If $F$ is a ring of all real-valued functions defined on $\mathbb{R}$, is $S = \{f ∈ F | f(0) = 1\}$ an ideal?
What I'm thinking is $(f+g)(0) = f(0)+g(0) = 1+1 = 2$
and hence $f + g$ is in $S$? Is that a real-valued function? Also, the additive inverse of $f$ is $−f$ and we have
$(−f)(0) = −f(0) = −1$ and hence $−f$ is in $S$? Again not sure if it's a real-valued function. Finally, suppose that $h ∈ F$. Then we have
$(hf)(0) = h(0)·f(0) = h(0)·1 = 1$ and hence $hf$ is in the set $S$. I think $F$ is a commutative ring, so we have $fh = hf$ and hence $fh$
is in $S$? I'm not sure if any of these are actually in $S$ however, I feel like I need to establish a constant function or something in the beginning for this to make sense though
Also what if $\{f ∈ F | f$ is continuous$\}$
Best Answer
S is not an ideal. It isn't closed under addition.
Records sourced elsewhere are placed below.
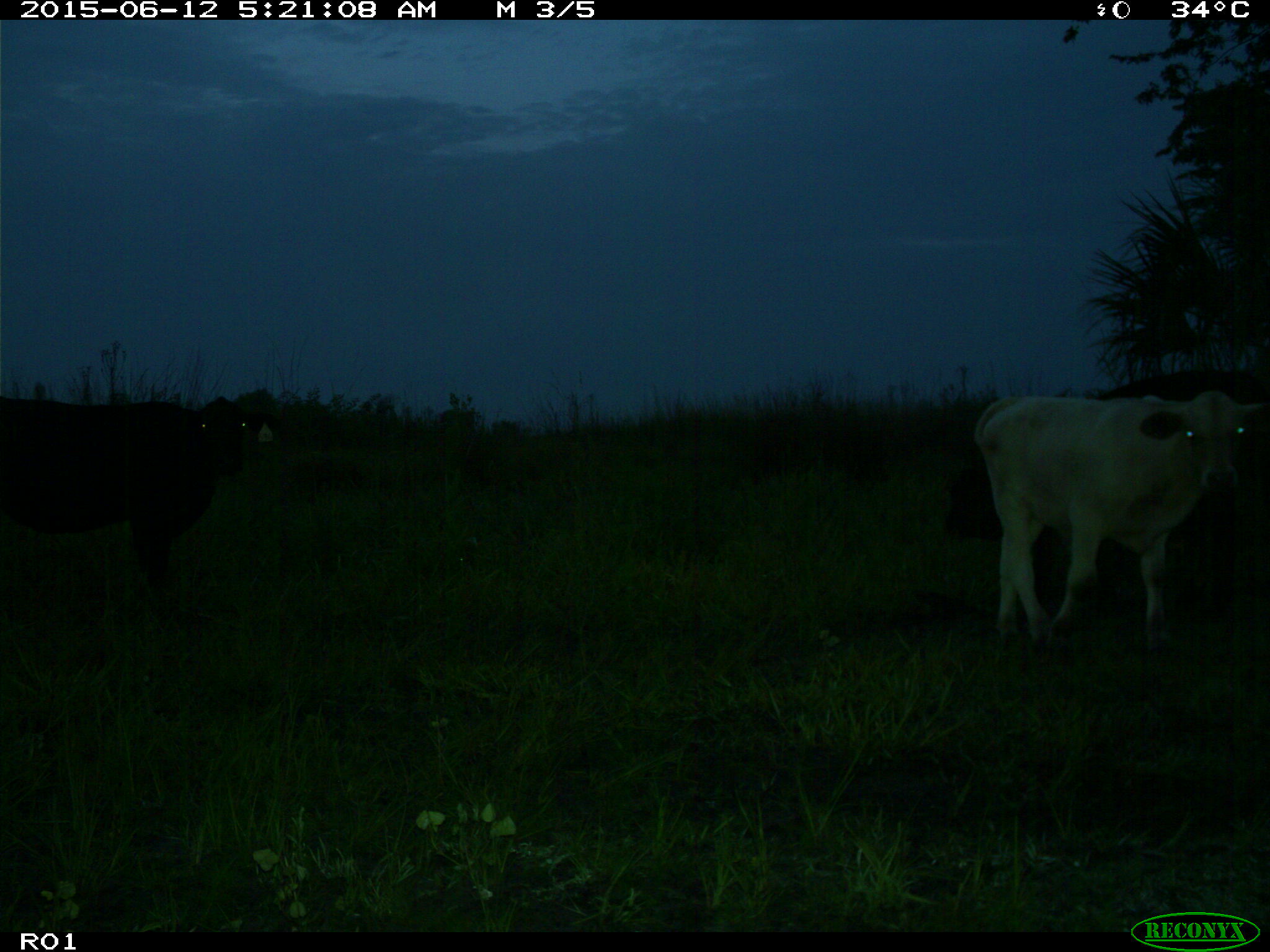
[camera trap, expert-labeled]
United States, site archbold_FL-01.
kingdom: Animalia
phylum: Chordata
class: Mammalia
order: Artiodactyla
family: Bovidae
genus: Bos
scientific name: Bos taurus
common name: domestic cow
To boot, take $h\in F$ such that $h(0)\neq1$. Then $(hf)(0)=h(0)\cdot f(0)=h(0)\cdot 1=h(0)\neq1$. Thus $hf\not\in S$, violating the condition to be an ideal.
$\{f\in F\mid f \text{ is continuous}\}$ is a subring, but not closed under multiplication on the left, hence is also not an ideal. That is, consider the constant function, $f(x)=1\,,\forall x$. And any discontinuous function $g$. Then $gf=g$ is discontinuous. Hence again, the condition for an ideal is not met.